Part of the problem is the demands made on these states to increase their military spending against any increase in spending for human relief and development. The G5 Sahel countries spend between 17 per cent and 30 per cent of their budgets on their militaries. Three of the five Sahel countries have increased their military spending astronomically over the past decade: Burkina Faso by 238 per cent, Mali by 339 per cent, and Niger by 288 per cent. The arms trade is suffocating these countries. With the entry of NATO into the region, this illusionary form of treating the Sahel’s problems as security problems will only persist. Even for the United Nations, the questions of development have become an afterthought to the focus on war.
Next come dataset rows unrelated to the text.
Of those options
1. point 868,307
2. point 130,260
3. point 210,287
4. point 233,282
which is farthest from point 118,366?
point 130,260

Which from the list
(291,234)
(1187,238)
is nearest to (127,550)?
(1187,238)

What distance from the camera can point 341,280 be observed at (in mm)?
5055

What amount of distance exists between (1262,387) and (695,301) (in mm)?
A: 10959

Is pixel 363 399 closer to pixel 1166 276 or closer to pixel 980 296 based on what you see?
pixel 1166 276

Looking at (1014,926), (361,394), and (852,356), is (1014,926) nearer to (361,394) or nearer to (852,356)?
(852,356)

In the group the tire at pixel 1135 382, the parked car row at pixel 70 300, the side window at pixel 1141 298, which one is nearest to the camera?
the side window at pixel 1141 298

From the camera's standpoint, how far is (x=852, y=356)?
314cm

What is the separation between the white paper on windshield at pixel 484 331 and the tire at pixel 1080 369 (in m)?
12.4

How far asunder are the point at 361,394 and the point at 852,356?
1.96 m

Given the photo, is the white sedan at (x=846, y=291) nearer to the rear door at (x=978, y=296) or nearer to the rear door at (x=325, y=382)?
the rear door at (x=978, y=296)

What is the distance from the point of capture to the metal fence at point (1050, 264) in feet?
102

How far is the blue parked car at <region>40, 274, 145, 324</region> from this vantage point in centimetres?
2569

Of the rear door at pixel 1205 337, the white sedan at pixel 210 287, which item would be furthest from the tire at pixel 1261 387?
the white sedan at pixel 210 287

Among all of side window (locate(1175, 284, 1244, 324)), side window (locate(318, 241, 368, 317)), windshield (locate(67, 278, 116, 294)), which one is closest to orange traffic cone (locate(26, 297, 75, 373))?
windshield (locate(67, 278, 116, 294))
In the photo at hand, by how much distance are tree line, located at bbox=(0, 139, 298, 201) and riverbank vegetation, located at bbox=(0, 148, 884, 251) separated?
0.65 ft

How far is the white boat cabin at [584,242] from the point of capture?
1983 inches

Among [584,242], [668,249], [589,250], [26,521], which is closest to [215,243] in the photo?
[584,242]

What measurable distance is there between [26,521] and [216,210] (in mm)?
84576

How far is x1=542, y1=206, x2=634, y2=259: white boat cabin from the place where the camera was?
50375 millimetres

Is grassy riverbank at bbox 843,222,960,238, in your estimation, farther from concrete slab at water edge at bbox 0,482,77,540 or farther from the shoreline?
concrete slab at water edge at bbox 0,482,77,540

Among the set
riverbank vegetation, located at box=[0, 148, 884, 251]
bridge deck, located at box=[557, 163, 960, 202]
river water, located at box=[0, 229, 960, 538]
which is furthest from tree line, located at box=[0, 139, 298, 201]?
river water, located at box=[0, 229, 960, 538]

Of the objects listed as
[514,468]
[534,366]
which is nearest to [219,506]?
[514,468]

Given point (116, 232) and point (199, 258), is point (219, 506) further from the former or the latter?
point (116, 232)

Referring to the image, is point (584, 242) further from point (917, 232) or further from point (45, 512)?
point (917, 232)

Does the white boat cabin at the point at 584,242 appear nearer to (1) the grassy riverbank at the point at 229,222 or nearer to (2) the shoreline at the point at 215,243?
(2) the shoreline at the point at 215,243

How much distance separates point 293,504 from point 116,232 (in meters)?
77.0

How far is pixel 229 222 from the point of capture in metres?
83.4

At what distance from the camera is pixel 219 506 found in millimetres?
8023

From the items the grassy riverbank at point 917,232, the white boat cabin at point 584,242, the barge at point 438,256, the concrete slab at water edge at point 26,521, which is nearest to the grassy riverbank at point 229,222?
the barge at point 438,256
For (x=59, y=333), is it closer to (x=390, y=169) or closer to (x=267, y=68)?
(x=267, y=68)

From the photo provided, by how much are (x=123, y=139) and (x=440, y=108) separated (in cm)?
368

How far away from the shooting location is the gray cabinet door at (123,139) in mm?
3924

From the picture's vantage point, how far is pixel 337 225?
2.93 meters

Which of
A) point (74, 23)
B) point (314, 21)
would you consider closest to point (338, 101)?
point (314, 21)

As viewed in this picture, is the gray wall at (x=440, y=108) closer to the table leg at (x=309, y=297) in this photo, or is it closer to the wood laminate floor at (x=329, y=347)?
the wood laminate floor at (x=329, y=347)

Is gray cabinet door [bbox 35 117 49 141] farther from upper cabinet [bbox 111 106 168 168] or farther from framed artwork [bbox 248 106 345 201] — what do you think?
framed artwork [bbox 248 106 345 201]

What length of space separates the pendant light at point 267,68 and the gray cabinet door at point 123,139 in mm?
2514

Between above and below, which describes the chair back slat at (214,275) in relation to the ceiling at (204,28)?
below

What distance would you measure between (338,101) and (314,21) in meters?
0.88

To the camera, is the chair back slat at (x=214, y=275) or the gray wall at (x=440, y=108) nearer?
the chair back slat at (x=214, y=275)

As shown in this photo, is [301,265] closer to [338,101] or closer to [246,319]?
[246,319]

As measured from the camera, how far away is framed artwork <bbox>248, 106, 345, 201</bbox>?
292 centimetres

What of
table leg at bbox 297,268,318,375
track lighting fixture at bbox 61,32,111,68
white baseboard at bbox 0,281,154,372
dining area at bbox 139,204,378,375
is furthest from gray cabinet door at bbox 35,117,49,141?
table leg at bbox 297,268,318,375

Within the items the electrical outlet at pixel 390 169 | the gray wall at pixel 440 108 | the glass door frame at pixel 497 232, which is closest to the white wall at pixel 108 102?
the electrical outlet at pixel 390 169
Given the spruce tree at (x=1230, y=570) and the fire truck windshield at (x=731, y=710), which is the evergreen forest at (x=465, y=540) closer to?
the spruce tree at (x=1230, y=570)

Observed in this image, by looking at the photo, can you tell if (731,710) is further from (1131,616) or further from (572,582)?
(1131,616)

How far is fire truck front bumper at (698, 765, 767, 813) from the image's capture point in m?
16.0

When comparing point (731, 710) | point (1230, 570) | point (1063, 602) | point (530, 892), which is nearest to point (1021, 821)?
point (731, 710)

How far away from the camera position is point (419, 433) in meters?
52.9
France’s operations have been governed mostly by the country’s need to control resources and to prevent the flow of migrants towards Europe. Neither an open border nor a closed border, nor a drone base nor a Special Operations force will end this flow of refugees into the dangerous desert. The root cause of the conflicts is the same as everywhere: environmental destruction and climate change and the vagaries of private appropriation by the few of the social wealth produced by the many. These causes produce war and desolation, drive the poor to blame other poor people on ethnic or religious lines for their grievances, push the world to war and fanaticism, which in turn allows NATO states to use conflict as a reason to offer a military solution to every problem.